I'm glad to see this, although I think it still doesn't go far enough. I expect that social science has much to say about minds in general even if it currently focuses mainly on humans or non-human Earth animals in that I believe it is full of insights about how complex "thinking" systems work that, if we asked it to say something about minds or agents in general by weakening certain assumptions, we'd find many interesting ideas to guide safety work. True, some of this has already happened and my impression is that so far people aren't much impressed by what it's produced, but I think that more reflects the infancy of AI currently working on things that are not very mind-like yet rather than a general lack of applicability (although this depends greatly on what you think AI systems in the future will look like).

FWIW I also find something slightly patronizing about the general tone of this piece, as if it's not entirely to say "hey, here's how you can help" but rather "hey, here's how you're allowed to help", but maybe that's just me.

The authors propose to try to predict how well AI alignment schemes will work in the future by doing experiments today with humans playing the part of AIs, in large part to obtain potential negative results that would tell us which alignment approaches to avoid. For example if DEBATE works poorly with humans playing the AI roles, then we might predict that it will also work poorly with actual AIs. This reminds me of Eliezer's AI boxing experiments with Eliezer playing the role of an AI trying to talk a gatekeeper into letting it out of its box. It seems they missed an opportunity cite that as an early example of the type of experiments they're proposing.

In contrast to Eliezer however, the authors here are hoping to obtain more fine-grained predictions and positive results. In other words, Eliezer was trying to show that an entire class of safety techniques (i.e., boxing) is insufficiently safe, not to select the most promising boxing techniques out of many candidates, whereas the authors are trying to do the equivalent of that here:

If social science research narrows the design space of human-friendly AI alignment algorithms but does not produce a single best scheme, we can test the smaller design space once the machines are ready.

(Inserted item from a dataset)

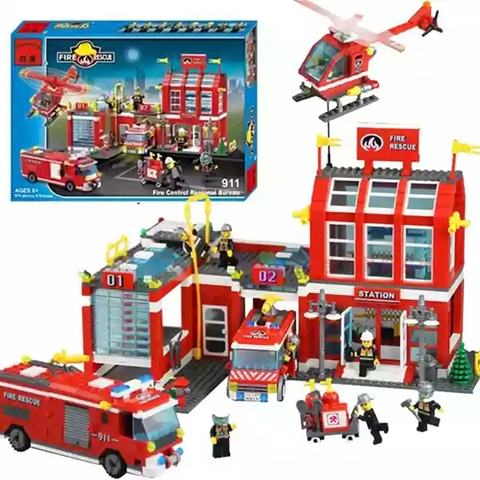 Lego chủ đề cứu hỏa - enlighten 911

I wish the authors talked more about why testing with actual AIs is safe to do and safe to rely on. If such testing is not very safe then we probably need to narrow down the design space a lot more than can be done through the kind of experimentation proposed in the paper. Strong theoretical guidance would be an example of that. Of course in that case this kind of experimentation (I wish there was a pithy name for it) would still be useful as an additional check on the theory, but there wouldn't be a need to do so much of it.

However, even if we can’t achieve such absolute results, we can still hope for relative results of the form “debate structure A is reliably better than debate structure B″. Such a result may be more likely to generalize into the future, and assuming it does we will know to use structure A rather than B.

I'm skeptical of this, because advanced AIs are likely to have a very different profile of capabilities from humans, which may cause the best debate structure for humans to be different from the best debate structure for AIs. (But if there is a lot of resources available to throw at the alignment problem, like the paper suggests, and assuming that the remaining uncertainty can be safely settled through testing with actual AIs, having such results is still better than not having them.)

Inaction or indecision may not be optimal, but it is hopefully safe, and matches the default scenario of not having any powerful AI system.

I want to note my disagreement here but it's not a central point of the paper so I should probably write a separate post about this.